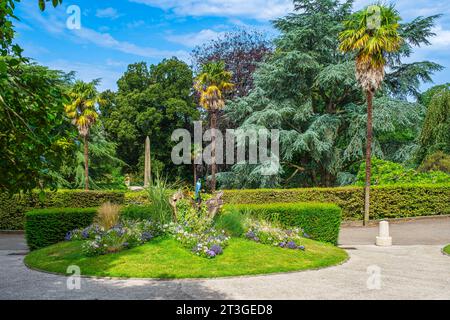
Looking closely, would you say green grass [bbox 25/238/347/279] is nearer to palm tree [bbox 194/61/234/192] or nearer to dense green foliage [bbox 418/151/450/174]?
palm tree [bbox 194/61/234/192]

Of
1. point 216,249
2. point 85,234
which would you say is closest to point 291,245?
point 216,249

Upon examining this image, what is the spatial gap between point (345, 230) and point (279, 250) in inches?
424

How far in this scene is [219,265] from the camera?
11.6 meters

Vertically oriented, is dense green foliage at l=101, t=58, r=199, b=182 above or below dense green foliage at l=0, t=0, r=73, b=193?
above

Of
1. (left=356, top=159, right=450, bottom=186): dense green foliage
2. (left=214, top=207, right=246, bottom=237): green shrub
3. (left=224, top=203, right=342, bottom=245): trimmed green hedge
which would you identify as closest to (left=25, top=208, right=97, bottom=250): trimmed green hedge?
(left=214, top=207, right=246, bottom=237): green shrub

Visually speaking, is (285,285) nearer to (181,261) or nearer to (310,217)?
(181,261)

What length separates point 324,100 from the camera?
34.0 m

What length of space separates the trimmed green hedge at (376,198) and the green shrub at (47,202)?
6.91 metres

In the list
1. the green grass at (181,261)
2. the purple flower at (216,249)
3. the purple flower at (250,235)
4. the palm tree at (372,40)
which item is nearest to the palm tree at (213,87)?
the palm tree at (372,40)

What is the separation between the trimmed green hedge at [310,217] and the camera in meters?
16.8

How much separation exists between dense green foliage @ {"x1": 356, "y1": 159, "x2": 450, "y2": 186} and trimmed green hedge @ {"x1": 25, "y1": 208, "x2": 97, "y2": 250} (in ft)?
58.6

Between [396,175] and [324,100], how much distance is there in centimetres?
863

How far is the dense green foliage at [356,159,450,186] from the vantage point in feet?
88.9
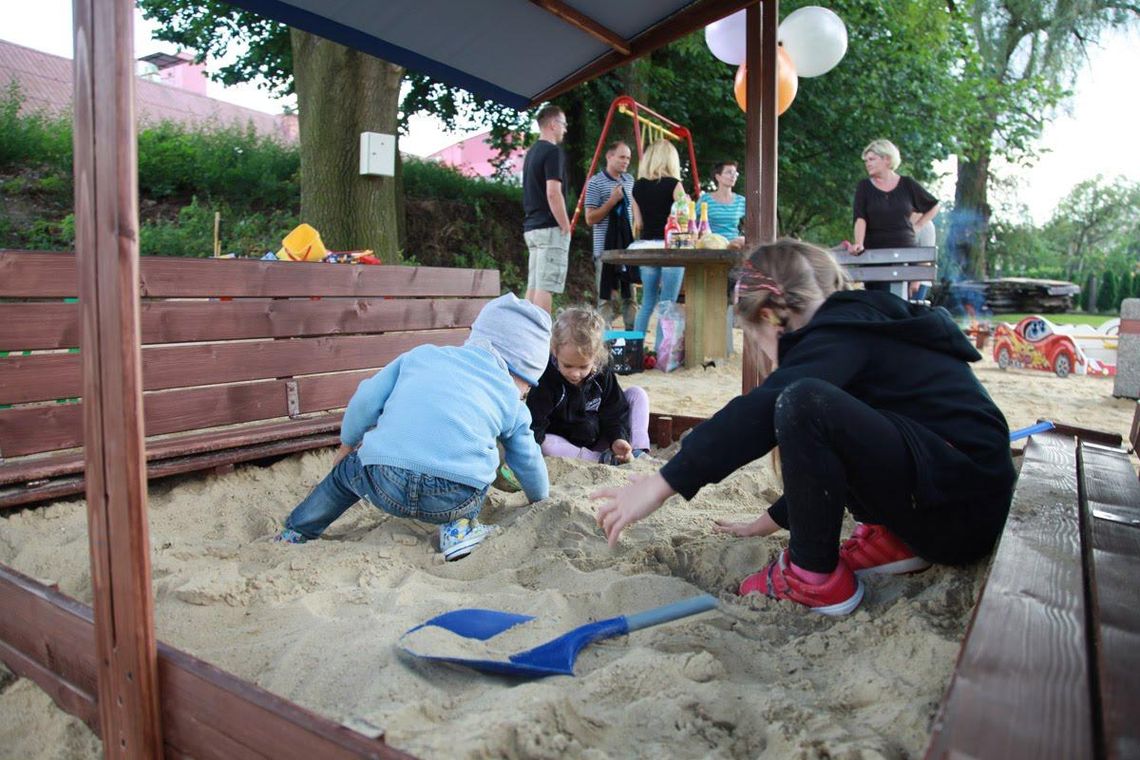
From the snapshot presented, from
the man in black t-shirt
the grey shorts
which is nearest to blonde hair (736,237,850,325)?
the man in black t-shirt

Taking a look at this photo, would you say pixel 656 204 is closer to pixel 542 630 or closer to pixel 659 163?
pixel 659 163

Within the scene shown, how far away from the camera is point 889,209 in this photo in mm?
6285

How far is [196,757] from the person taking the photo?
1.21 m

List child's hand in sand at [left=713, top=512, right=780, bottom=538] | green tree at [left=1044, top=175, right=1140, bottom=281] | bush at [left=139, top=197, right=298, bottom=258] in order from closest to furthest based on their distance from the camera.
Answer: child's hand in sand at [left=713, top=512, right=780, bottom=538] < bush at [left=139, top=197, right=298, bottom=258] < green tree at [left=1044, top=175, right=1140, bottom=281]

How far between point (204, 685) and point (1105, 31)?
62.8ft

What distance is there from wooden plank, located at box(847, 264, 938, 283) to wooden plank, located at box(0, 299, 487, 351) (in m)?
3.44

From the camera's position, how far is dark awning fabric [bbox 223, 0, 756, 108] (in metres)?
3.24

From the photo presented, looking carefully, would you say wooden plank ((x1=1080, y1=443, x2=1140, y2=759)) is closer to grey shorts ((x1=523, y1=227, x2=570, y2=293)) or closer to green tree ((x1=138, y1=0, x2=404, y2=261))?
grey shorts ((x1=523, y1=227, x2=570, y2=293))

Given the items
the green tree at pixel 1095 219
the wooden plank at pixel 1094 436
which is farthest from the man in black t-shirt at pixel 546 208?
the green tree at pixel 1095 219

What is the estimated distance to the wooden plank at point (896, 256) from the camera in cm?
624

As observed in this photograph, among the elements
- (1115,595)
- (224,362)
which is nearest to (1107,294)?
(224,362)

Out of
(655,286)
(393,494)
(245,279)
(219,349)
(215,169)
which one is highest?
(215,169)

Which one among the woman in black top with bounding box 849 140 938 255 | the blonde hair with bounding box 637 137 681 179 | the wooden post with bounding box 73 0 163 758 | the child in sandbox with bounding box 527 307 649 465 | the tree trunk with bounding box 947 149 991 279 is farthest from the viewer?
the tree trunk with bounding box 947 149 991 279

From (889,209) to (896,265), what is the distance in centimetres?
42
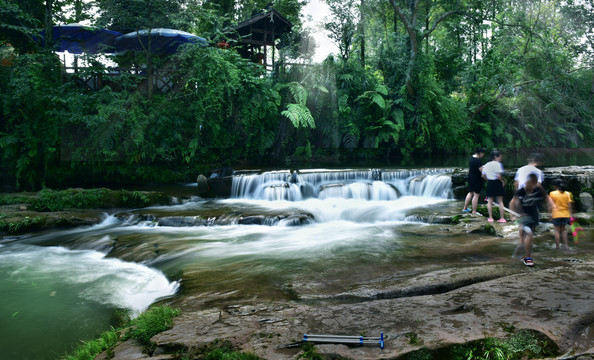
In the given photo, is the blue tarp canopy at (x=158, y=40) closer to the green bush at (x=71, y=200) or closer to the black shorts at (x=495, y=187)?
the green bush at (x=71, y=200)

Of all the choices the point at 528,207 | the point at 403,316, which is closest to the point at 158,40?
the point at 528,207

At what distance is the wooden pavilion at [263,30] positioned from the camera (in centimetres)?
2256

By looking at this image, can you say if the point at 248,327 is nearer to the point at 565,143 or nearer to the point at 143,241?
the point at 143,241

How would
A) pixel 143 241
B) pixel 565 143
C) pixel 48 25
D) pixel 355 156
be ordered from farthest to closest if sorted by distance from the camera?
1. pixel 565 143
2. pixel 355 156
3. pixel 48 25
4. pixel 143 241

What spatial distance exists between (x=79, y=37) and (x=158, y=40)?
317cm

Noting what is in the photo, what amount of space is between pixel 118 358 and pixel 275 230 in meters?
6.17

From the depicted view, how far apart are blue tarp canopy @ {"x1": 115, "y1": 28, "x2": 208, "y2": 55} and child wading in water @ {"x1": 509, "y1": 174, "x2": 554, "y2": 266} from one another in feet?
44.4

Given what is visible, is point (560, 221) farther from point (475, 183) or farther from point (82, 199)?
point (82, 199)

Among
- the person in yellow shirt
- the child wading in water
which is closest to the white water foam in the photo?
the child wading in water

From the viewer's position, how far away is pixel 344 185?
1369 centimetres

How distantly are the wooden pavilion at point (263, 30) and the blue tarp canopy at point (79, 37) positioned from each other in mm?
7756

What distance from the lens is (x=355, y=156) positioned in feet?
74.9

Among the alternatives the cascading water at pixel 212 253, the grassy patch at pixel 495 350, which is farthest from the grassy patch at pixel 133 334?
the grassy patch at pixel 495 350

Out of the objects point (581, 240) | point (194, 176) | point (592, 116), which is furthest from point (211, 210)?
point (592, 116)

········

• _ЦЕЛЬ УПРАЖНЕНИЯ_: Перепишите без изменений строки листинга выше, начиная со строки, в которой есть «From the viewer's», включительно и заканчивая последней строкой листинга.

• _РЕЗУЛЬТАТ УПРАЖНЕНИЯ_:
From the viewer's position, how far away is pixel 344 185?
1369 centimetres

How distantly are the wooden pavilion at point (263, 30) and the blue tarp canopy at point (79, 37) positioned from each other in mm?
7756

What distance from the lens is (x=355, y=156) positioned in feet?
74.9

Among the alternatives the cascading water at pixel 212 253, the grassy patch at pixel 495 350, which is farthest from the grassy patch at pixel 133 334?
the grassy patch at pixel 495 350

Out of the objects point (581, 240) | point (194, 176) | point (592, 116), which is furthest from point (211, 210)?
point (592, 116)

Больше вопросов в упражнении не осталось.